I greatly welcome the action that my right hon. Friend has taken. I am sure that she will be as aware as I am that many people who are involved in this area and who in the past have been reluctant to support such incentives are becoming increasingly concerned about the lack of support for some college courses that are regarded as important in the national interest, and they believe that something must be done to reorient students.

Mrs. Williams

I thank my hon. Friend for his support. I would only add to what I have said that I think that the status of certain professions, such as engineering, is also very important and that it is useful for society itself to reflect the special value that we place upon those going into industry, particularly productive industry, on either side.

Mr. Marten

Taking the problem back to a rather earlier age, what is being done to make careers guidance available at an earlier age to pupils at school?

Mrs. Williams

We are looking carefully at the careers guidance position. We have suggested to schools in the course of our document that careers guidance should start as young as 13. In many schools it starts too late.

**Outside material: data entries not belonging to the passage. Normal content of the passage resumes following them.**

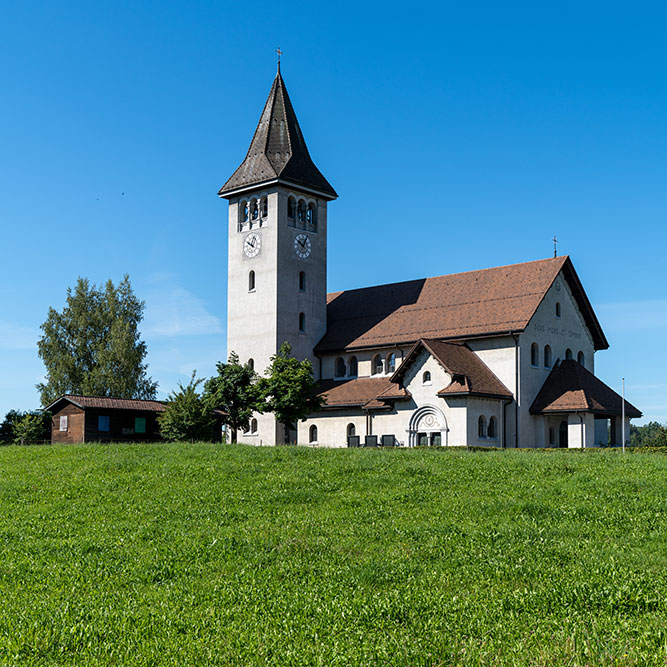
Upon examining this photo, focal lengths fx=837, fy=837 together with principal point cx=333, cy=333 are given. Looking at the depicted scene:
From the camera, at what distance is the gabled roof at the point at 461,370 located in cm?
4697

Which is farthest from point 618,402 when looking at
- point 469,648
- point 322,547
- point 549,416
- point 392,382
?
point 469,648

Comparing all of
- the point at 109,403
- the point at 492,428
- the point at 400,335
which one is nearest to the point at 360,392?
the point at 400,335

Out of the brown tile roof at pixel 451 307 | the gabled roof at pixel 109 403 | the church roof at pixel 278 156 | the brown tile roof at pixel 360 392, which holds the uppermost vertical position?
the church roof at pixel 278 156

There are now signs of a marked move towards science and engineering in the schools and in applications to universities and colleges.

Mr. MacFarquhar

In view of my right hon. Friend's reported concern about the teaching of foreign languages, will she consider, in making special awards, the granting of higher education awards to pupils who wish to take difficult languages suitable for the export drive, such as Arabic, Persian and Portuguese?

Mrs. Williams

I shall consider that, but what we are primarily trying to do at present is to discuss with the bodies concerned the possibility of combining languages with technology and engineering courses, which at present is very rare. I think that there is far too much emphasis on the view that a person studies either languages or technology but never both together.

Dr. Boyson

Does the right hon. Lady agree that the limited number studying mathematics, science and modern languages in university from 1971 to 1975, which was static, was determined largely by the numbers reading those subjects in the fifth and sixth forms of schools? What does she suggest can be done to encourage at that earlier stage not only the careers guidance to which my hon. Friend the Member for Banbury (Mr. Marten) referred but good teaching in fifth and sixth forms, so that the students are prepared for these subjects at university?

Mrs. Williams

There is an absolutely crucial step, which I think should have been taken even earlier with regard to the problem of resolving the shortage of teachers in mathematics and science, which for many years have been shortage subjects. We are inviting 11 colleges to mount special courses for teachers in the shortage subject of mathematics. We have already invited 11 colleges to mount special courses for teachers in the shortage subjects of technology and craft. I agree that a student cannot study maths and science unless he is taught by someone with an affection for the subject and who knows how to teach it.